§ Lista de exercícios
(A) Segundo o texto para análise, qual é a principal razão do isolamento de algumas empresas?
(B) Reescreva de forma mais breve o parágrafo do texto para análise que começa com "O problema ocorre porque falamos", mantendo suas ideias principais.
(C) Liste tudo aquilo que, de acordo com o texto para análise, falta saliva às empresas para fazer.

§ Texto para análise
════════════════
Cliente satisfeito é amigo
do peito
Mário Persona (*)
Colaborador
Era uma
extração em série. Verdadeira linha de desmontagem
de dentes brancos das mais variadas cores. Desde amarelo-nicotina até
preto-cárie. Cor predileta de Henry Ford, criador da linha de montagem.
Que quando indagado se havia alguma proibição para seus carros
serem de outra cor, respondia: "Os carros podem ser produzidos em qualquer
cor, desde que sejam pretos".
Na aula prática da faculdade
de Odontologia, meu amigo fazia parte dos discípulos de Tiradentes.
E aprendia a técnica colonial de se extrair o mal pela raiz. As
cobaias, apelidadas de pacientes, eram pessoas que não podiam ou
não queriam pagar por uma extração privada. Sobrava
aquela alternativa. Mais pública, porém mais grátis
que a privada.
Na sala cor marfim, uma fileira de
poltronas trêmulas sustentavam pacientes boquiabertos com o palavreado
"dos doutor". Qualquer linguagem produzida na "Área de Broca" do
cérebro de professores e alunos tinha som de broca na compreensão
dos pacientes. O abismo de comunicação ali só não
era maior que as cáries. Verdadeiras cavernas onde ecoava a dor.
A falta de uma comunicação
clara é a principal razão do isolamento de algumas empresas.
Só são achadas pelos credores. Mas, mesmo quando encontradas,
lhes falta saliva para informar, encantar, explicar e gerar uma ação
da parte dos clientes. E o problema começa dentro. Pergunte aos
seus funcionários o que sua empresa faz. Não sabem? Então
nem perca tempo em perguntar ao mercado. Como sairia da boca a palavra
que não existe na garganta?
Impressão - Há
empresas que usam uma linguagem carregada de tecnicismos para impressionar
o cliente. E impressionam. Divirto-me nas feiras de tecnologia, cheias
de clientes impressionados. Com sacolas derramando prospectos criptografados,
só decifráveis pelos concorrentes. Que também se esforçam
para explicar como fazem, sem dizer o quê, para clientes que passam
incólumes, vão embora potenciais, e permanecem virgens de
qualquer influência. Mas impressionados.
O problema ocorre porque falamos
do que gostamos de falar, não do que o cliente gostaria de ouvir.
Despejamos informação, quando deveríamos criar comunicação.
Aquela de mão dupla, que só começa quando completada
a conexão. Antes disso não passa de informação
à disposição. Como santinho em mão de boca
de urna de partido ruim. Ninguém pega.
════════════════
§ Dados de entrada
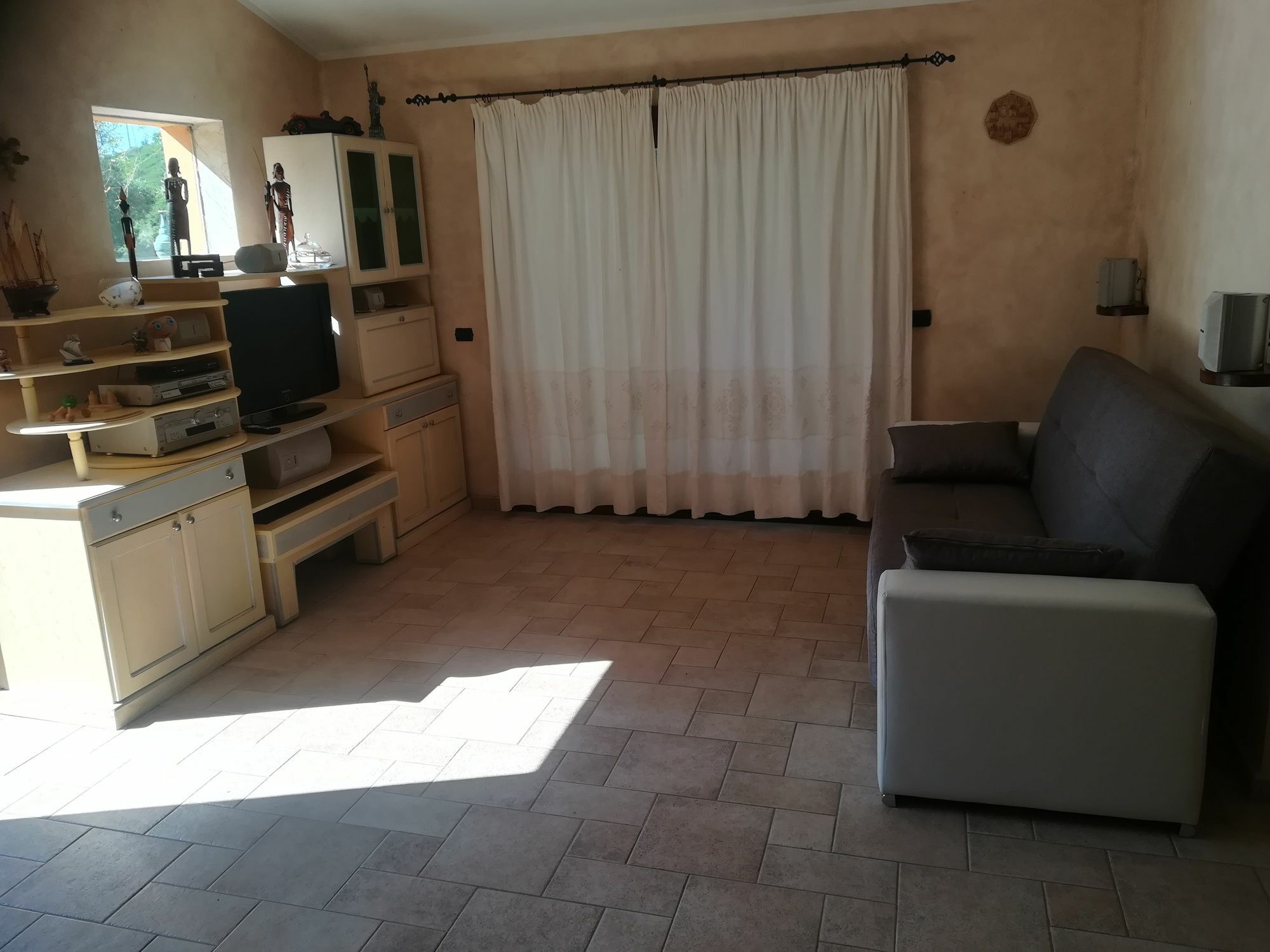 In Campagna Da Nino Hotel Olbia Exterior photo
════════════════
§ Respostas por item
(A) A falta de uma comunicação clara.

(B) Falamos do que gostamos, não do que o cliente gostaria de ouvir. Despejamos informação quando deveríamos criar comunicação de mão dupla, que só começa quando a conexão se completa. Antes disso, é só informação à disposição, que ninguém pega.

(C)
- Informar
- Encantar
- Explicar
- Gerar uma ação da parte dos clientes